Plus près de chez nous, si nous revenons aux modes de comportements que peuvent être poussés à adopter les femmes, il est difficile de ne pas penser aux écarts de conduite de l’agente Stéphanie Trudeau. Bien que revêtant un caractère exceptionnel et pris dans un tout autre contexte, ces agissements peuvent nous laisser croire que ce besoin de prouver sa valeur par l’expression ou l’expiation de sa masculinité existe réellement chez les femmes policières, toutes nations confondues. Au Canada, ce n’est qu’en 1970 que les femmes eurent accès à la pleine fonction policière, car avant cela, les travaux qu’elles pouvaient accomplir étaient limités à des tâches connexes alors que les hommes accomplissaient les fonctions directes de contrôle social et de répression, due à une division sexuelle des travaux.
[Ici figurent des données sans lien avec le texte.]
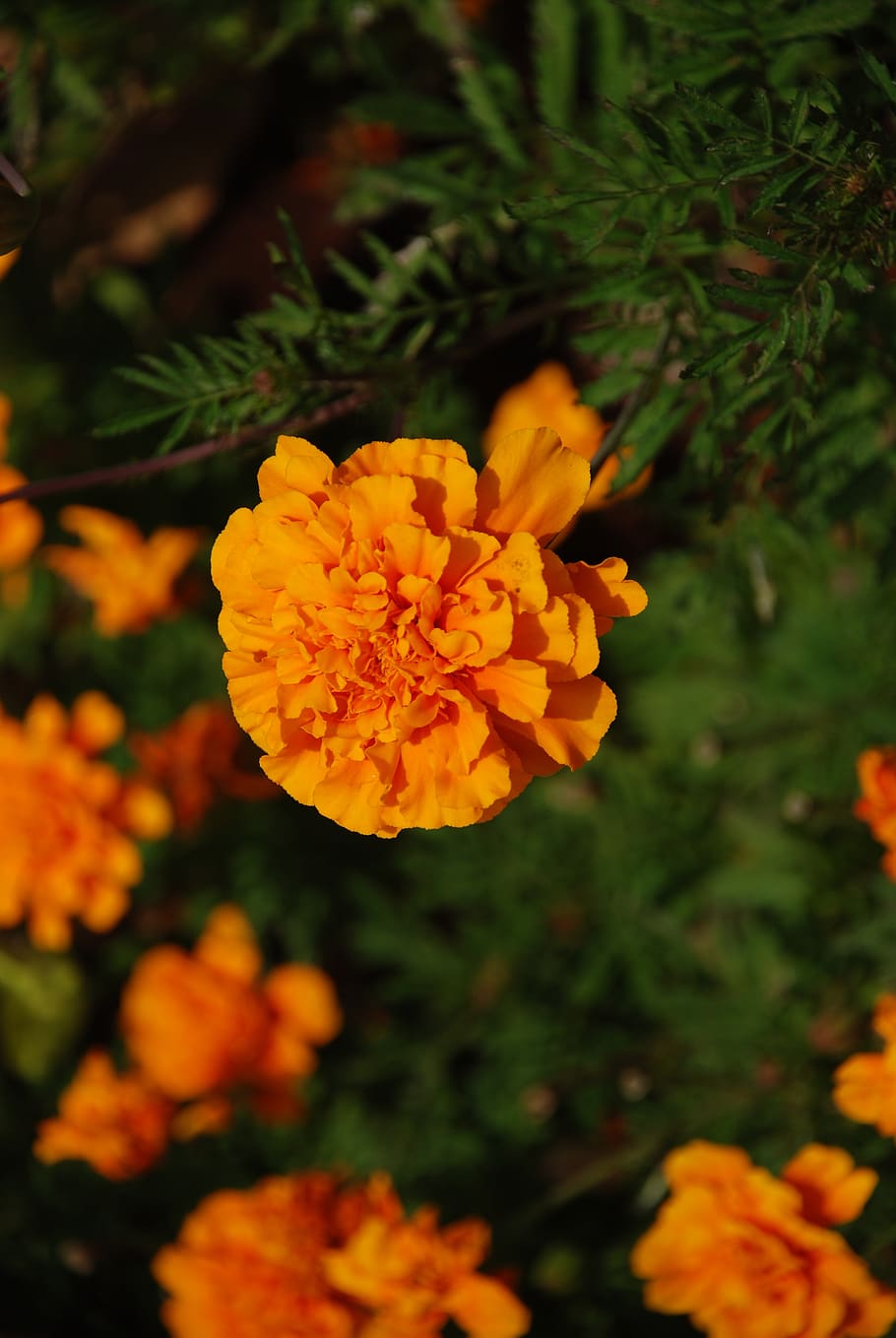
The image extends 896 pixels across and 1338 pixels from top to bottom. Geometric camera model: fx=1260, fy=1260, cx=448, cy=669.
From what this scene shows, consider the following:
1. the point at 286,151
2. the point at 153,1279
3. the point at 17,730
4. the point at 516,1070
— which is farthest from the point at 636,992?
the point at 286,151

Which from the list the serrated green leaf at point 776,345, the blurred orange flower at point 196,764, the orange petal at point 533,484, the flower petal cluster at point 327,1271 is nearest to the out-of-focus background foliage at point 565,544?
the serrated green leaf at point 776,345

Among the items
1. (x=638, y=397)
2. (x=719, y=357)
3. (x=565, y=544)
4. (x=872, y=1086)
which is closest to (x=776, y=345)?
(x=719, y=357)

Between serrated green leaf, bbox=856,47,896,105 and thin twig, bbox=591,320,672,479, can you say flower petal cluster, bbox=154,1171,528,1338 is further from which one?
serrated green leaf, bbox=856,47,896,105

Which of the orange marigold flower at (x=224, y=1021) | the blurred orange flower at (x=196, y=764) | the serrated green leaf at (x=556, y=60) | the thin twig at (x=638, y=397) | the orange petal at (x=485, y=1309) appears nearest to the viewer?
the thin twig at (x=638, y=397)

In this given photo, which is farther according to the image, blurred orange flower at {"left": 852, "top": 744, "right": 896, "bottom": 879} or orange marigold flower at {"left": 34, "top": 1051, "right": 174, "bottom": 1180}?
orange marigold flower at {"left": 34, "top": 1051, "right": 174, "bottom": 1180}

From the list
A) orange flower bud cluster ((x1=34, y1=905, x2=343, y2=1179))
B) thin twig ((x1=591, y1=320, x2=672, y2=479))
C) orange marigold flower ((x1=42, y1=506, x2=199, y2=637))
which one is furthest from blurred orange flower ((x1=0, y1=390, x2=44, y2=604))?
thin twig ((x1=591, y1=320, x2=672, y2=479))

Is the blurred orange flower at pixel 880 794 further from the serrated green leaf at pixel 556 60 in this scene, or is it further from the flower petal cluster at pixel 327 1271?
the serrated green leaf at pixel 556 60

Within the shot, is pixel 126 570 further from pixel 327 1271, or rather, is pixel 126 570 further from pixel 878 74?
pixel 878 74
Un peu plus de trente ans après l’arrivée officielle des femmes dans la police, on peut se questionner sur les raisons sociales qui rendent l’intégration  des femmes si difficile. À ce sujet, Line Beauchesne offre différentes pistes de réponses dans son article « Les recherches en Amérique du Nord sur l’entrée des femmes dans la police : difficulté d’intégration dans une culture organisationnelle masculine », disponible sur internet. Même si l’accessibilité des femmes à des métiers traditionnellement masculins est devenue plus grande, leur intégration dans les milieux de travail était loin d’être gagné! En fait, selon elle, trois grandes barrières allaient se dresser sur leur chemin : les rapports sexistes entre les individus, les barrières organisationnelles et finalement, la culture organisationnelle masculine. S’il est clair pour elle que les femmes allaient devoir faire preuve d’ingéniosité pour développer des stratégies de survie dans ce monde d’hommes, elles auraient par la suite à affronter toute une structure doublé d’une culture organisationnelle basée sur le genre.

Le plus grand enjeu lié à l’intégration des femmes réside en la volonté des hommes de préserver l’identité masculine qui caractérise le travail policier. Ces derniers souhaitent perpétuer la valorisation de la fonction répressive en vue de maintenir la légitimité des structures et conserver les nombreux avantages qu’ils tirent de leurs conditions de travail dangereuses. Les femmes se présentent donc comme une menace de féminisation de l’organisation et d’adoucissement des mœurs qui pourrait faire perdre à l’institution policière son image de « combattant du crime ». Pour Line Beauchesne, « prendre en compte la culture de travail des professions traditionnellement masculines permet de comprendre les enjeux de la résistance à une véritable intégration des femmes dans ces professions; leur présence constitue non seulement une menace aux normes, codes et pratiques de travail, mais également à l’image masculine de cette profession, lieu d’affrontement de la masculinité. » Les femmes trouveront-elles un jour leur juste place, seront-elles reconnues pour leur valeur sans avoir à se montrer agressives? Peut-être que oui, mais pour ce faire, des transformations majeures de la structure en elle-même seront nécessaires.